Wireshark-dev: [Wireshark-dev] 3GPP 23.038 encoding and string length

From: Pascal Quantin <pascal.quantin@xxxxxxxxx>
Date: Tue, 24 Dec 2013 11:43:43 +0100
Hi all,

r54428 introduced a ENC_3GPP_TS_23_038 encoding type so as to be able to use proto_tree_add_item directly instead of manually decoding the string with gsm_sms_char_7bit_unpack() / gsm_sms_chars_to_utf8() functions.
While it is a very good idea (much more easier to use) it raises an interesting issue. With this 7 bits encoding a payload of 7 bytes will hold either 7 or 8 characters.

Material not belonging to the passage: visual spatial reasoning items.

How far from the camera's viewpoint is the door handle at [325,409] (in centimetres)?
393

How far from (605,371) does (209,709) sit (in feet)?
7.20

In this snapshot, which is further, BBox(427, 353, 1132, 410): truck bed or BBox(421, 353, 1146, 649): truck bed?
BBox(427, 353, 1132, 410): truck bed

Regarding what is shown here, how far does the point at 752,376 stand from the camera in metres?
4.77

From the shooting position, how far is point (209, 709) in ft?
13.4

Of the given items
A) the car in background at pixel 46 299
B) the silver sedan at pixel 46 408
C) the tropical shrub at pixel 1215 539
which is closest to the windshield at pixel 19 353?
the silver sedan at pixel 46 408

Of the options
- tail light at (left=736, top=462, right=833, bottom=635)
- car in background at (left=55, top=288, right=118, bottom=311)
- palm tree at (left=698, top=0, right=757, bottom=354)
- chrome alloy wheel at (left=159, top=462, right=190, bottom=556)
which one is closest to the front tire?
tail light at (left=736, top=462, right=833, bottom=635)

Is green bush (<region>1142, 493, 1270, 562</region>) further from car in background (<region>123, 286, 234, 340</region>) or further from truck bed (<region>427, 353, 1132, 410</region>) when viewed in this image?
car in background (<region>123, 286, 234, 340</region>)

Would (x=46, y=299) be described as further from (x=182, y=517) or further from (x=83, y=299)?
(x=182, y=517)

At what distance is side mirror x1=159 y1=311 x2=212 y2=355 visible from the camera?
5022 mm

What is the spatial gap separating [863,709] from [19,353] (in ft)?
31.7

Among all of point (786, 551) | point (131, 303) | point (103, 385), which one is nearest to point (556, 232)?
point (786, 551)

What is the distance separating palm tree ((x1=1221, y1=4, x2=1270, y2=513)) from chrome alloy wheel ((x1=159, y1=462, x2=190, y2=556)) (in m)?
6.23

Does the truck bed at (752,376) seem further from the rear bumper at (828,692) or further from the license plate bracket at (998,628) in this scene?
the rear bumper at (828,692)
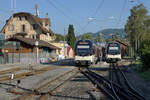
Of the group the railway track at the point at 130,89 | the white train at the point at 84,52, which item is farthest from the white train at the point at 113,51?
the railway track at the point at 130,89

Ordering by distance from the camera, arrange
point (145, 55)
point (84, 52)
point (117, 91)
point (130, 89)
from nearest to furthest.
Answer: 1. point (117, 91)
2. point (130, 89)
3. point (145, 55)
4. point (84, 52)

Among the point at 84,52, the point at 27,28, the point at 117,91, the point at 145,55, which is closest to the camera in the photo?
the point at 117,91

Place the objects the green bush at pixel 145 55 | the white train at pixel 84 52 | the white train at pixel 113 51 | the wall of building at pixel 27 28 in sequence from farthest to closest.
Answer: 1. the wall of building at pixel 27 28
2. the white train at pixel 113 51
3. the white train at pixel 84 52
4. the green bush at pixel 145 55

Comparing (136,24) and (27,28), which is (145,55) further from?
(27,28)

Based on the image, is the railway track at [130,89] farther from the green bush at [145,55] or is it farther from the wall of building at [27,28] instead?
the wall of building at [27,28]

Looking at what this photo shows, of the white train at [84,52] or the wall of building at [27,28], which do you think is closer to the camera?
the white train at [84,52]

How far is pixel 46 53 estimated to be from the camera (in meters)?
48.6

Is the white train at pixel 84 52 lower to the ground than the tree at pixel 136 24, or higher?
lower

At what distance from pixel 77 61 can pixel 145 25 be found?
35.8 m

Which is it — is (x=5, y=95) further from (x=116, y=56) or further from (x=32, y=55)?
(x=32, y=55)

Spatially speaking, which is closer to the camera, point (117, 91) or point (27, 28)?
point (117, 91)

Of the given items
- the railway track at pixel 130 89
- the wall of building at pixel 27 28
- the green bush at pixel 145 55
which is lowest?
the railway track at pixel 130 89

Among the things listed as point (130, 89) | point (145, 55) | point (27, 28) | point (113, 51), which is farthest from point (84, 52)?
point (27, 28)

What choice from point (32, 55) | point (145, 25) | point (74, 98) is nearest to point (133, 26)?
point (145, 25)
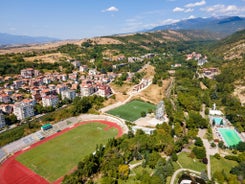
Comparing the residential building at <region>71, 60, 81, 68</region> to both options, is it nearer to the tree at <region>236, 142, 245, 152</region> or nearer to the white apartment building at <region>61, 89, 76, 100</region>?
the white apartment building at <region>61, 89, 76, 100</region>

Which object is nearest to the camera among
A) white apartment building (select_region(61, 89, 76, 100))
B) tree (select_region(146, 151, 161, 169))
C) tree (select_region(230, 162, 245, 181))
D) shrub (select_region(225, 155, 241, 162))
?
tree (select_region(230, 162, 245, 181))

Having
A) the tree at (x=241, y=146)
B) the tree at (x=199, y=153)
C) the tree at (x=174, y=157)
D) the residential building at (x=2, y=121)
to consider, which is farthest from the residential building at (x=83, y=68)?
the tree at (x=241, y=146)

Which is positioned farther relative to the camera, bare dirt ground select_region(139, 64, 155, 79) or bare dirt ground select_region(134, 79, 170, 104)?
bare dirt ground select_region(139, 64, 155, 79)

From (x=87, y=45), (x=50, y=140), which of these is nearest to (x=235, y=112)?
(x=50, y=140)

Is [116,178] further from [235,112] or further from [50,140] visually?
[235,112]

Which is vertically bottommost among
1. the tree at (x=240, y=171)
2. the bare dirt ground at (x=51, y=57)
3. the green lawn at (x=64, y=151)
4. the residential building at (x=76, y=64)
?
the green lawn at (x=64, y=151)

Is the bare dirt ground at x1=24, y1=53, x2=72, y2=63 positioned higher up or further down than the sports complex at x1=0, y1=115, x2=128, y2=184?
higher up

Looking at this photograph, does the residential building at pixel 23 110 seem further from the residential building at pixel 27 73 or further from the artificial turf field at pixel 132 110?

This is handled by gsm_sms_char_7bit_unpack() function thanks to an extra parameter specifying the number of characters.
We had several bugs in this area in GSM SMS and ANSI 637 dissectors (adding an extra '@' character at the end of the buffer due to padding 0 bits) that I fixed some time ago (those protocols specify in another field the number of characters to decode).
ETSI CAT specification asks to add an explicit <CR> in this situation to avoid the problem.
GSM MAP dissection is wrong (as briefly discussed on -users: http://www.wireshark.org/lists/wireshark-users/201311/msg00014.html) and needs to make use of the lengthInCharacter variable like what is done in GSM SMS / ANSI 637 dissectors.
If we want to start using ENC_3GPP_TS_23_038 for the remaining dissectors using gsm_sms_char_7bit_unpack() we need to find a solution for this.
Should we change the length parameter meaning to represent the number of characters rather than the buffer size? This would be a major difference compared to other encoding and it might be difficult to handle correctly number of bytes to highlight. Or maybe we should continue handling it manually as it was before...
Thoughts?

Thanks,
Pascal.